La Sanità è il quartiere che si è ripreso il proprio patrimonio con le mani. Le catacombe erano chiuse e abbandonate, le chiese inaccessibili, i palazzi barocchi sconosciuti a chi non ci abitava. Oggi si visitano, e a farlo visitare sono ragazzi del rione che si sono messi in cooperativa.
È probabilmente il caso italiano più riuscito di patrimonio culturale che diventa lavoro per chi ci vive intorno. E si sente: le visite qui sono raccontate da qualcuno che ha un interesse personale a raccontarle bene.
Le Catacombe di San Gennaro, le più estese del Sud Italia, con affreschi dal II secolo. Le Catacombe di San Gaudioso sotto la Basilica della Sanità, con le sepolture a scolatura. Il Cimitero delle Fontanelle, gratuito.
E i due palazzi di Ferdinando Sanfelice — dello Spagnolo e Sanfelice — con le scale aperte che hanno fatto scuola in Europa. Il cortile si guarda gratis.
Il biglietto delle catacombe è cumulativo tra San Gennaro e San Gaudioso, e le visite sono solo guidate. Prenota: nei fine settimana si riempiono.
Metti in conto mezza giornata: le distanze sono brevi ma tutto è in salita o in discesa.

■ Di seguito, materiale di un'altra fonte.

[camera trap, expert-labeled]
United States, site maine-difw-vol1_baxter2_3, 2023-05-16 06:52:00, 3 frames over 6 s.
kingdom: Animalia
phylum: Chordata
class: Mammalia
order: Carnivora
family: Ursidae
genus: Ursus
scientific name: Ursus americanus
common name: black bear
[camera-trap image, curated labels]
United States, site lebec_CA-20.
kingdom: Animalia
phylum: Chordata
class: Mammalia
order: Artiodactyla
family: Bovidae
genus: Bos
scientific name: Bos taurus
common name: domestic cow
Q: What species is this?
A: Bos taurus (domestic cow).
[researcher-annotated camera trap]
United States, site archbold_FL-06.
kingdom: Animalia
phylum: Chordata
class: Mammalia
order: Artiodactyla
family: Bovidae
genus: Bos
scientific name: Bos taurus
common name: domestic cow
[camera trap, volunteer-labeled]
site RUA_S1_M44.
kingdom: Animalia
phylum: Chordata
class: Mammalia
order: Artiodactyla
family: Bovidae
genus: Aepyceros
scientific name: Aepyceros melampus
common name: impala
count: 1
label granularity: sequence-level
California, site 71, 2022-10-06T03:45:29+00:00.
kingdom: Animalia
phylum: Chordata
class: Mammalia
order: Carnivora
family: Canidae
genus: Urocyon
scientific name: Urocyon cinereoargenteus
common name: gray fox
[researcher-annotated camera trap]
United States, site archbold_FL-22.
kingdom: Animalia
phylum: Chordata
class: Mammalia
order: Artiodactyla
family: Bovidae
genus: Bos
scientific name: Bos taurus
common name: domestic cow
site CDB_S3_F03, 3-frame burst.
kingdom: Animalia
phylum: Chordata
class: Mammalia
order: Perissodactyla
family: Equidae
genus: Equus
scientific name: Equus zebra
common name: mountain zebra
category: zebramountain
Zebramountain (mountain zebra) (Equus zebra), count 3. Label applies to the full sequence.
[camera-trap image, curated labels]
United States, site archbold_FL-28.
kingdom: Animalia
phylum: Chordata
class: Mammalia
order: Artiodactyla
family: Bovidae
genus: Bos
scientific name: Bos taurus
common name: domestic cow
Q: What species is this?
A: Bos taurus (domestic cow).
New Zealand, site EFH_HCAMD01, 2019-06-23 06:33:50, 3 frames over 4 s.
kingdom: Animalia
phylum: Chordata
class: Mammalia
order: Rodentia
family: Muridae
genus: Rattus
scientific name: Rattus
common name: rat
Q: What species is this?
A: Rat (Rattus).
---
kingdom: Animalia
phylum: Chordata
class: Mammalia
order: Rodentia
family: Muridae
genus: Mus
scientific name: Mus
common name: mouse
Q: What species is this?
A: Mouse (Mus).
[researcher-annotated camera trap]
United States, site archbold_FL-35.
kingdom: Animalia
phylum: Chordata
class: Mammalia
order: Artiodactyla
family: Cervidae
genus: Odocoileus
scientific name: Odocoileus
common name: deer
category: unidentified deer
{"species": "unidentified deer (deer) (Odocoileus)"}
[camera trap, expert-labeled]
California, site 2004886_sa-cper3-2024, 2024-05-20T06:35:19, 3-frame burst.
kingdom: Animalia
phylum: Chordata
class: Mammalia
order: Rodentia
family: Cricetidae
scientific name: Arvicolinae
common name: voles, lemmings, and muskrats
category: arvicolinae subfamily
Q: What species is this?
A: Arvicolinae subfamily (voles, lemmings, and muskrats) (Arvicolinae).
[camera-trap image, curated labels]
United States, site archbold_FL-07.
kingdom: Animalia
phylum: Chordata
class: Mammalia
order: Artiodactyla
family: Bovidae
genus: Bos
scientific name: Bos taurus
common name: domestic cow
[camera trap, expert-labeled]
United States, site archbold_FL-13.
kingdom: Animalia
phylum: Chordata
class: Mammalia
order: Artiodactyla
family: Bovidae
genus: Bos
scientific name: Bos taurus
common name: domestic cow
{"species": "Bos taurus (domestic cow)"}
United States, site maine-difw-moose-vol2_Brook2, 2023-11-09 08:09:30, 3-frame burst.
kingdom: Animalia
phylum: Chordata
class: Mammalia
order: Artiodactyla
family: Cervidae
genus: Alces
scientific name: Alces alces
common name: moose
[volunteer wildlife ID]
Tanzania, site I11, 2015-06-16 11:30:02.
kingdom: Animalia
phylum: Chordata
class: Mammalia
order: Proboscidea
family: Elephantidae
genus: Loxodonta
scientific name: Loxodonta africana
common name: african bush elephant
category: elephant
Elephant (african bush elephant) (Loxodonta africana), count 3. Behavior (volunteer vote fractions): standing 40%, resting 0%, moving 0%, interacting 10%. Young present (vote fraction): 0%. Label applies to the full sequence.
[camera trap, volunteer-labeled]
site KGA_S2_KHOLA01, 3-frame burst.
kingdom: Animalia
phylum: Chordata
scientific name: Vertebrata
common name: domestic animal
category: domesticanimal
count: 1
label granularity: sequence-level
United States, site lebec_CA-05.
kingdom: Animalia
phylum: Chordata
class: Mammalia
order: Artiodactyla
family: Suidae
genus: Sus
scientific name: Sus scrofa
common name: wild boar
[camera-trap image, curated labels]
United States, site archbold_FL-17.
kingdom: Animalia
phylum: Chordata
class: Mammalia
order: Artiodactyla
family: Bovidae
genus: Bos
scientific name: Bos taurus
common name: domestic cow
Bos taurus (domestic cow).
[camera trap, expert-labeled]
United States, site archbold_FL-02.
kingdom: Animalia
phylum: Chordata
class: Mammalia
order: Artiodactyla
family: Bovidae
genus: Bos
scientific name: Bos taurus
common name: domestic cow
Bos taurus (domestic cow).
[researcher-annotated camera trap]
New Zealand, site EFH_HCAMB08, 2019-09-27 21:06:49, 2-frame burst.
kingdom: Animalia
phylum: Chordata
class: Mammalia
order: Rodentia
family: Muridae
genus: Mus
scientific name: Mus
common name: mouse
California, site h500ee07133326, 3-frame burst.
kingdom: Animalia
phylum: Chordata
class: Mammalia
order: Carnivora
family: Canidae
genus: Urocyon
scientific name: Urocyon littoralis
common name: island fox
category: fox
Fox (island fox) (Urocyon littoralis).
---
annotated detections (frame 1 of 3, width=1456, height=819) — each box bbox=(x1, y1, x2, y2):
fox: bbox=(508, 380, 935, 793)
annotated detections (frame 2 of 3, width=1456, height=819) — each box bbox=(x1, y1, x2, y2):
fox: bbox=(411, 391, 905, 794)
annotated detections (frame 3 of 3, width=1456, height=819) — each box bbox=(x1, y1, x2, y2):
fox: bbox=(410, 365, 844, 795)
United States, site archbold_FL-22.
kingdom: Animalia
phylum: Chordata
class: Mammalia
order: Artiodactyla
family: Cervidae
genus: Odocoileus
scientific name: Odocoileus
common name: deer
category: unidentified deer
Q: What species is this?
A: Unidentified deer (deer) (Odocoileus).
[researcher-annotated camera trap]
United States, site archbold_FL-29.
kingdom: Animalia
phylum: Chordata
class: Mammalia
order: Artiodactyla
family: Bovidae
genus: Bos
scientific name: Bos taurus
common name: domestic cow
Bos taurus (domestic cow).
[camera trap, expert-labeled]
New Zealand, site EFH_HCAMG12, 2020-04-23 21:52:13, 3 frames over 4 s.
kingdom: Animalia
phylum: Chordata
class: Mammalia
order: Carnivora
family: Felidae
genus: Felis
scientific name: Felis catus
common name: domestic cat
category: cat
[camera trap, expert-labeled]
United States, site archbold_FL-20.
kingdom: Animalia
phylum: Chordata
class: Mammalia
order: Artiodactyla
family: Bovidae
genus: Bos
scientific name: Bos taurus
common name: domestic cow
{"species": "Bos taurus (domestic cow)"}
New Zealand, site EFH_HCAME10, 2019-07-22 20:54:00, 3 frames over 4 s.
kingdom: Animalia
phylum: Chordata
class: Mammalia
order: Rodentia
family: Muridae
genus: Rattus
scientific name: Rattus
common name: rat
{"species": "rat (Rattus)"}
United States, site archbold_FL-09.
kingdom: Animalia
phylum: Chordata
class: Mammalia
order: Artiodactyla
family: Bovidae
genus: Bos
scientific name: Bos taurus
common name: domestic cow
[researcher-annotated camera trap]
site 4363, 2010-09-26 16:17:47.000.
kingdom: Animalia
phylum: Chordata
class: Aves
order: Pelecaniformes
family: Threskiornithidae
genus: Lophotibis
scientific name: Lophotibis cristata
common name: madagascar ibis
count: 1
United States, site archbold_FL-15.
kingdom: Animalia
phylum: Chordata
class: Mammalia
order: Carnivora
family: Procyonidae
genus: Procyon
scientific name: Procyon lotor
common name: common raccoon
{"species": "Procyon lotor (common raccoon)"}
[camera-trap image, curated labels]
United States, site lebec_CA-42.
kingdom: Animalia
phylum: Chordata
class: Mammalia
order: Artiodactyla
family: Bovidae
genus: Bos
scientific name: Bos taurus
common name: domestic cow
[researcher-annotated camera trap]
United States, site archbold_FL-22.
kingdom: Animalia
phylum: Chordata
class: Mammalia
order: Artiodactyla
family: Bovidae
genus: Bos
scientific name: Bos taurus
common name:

Da piazza Cavour (metropolitana Linea 1 e Linea 2) a piedi in dieci minuti, o con l'ascensore che collega il ponte della Sanità al quartiere sottostante.
Il ponte, costruito da Murat nel 1809 per andare a Capodimonte senza attraversare il rione, è la ragione storica dell'isolamento della Sanità. Passarci sotto invece che sopra è già una scelta.
L'elenco nasce dalle mappe aperte di OpenStreetMap e dai dati che vi sono stati inseriti da chi conosce queste strade. Non è completo e non pretende di esserlo: verifica sempre orari e apertura prima di metterti in cammino.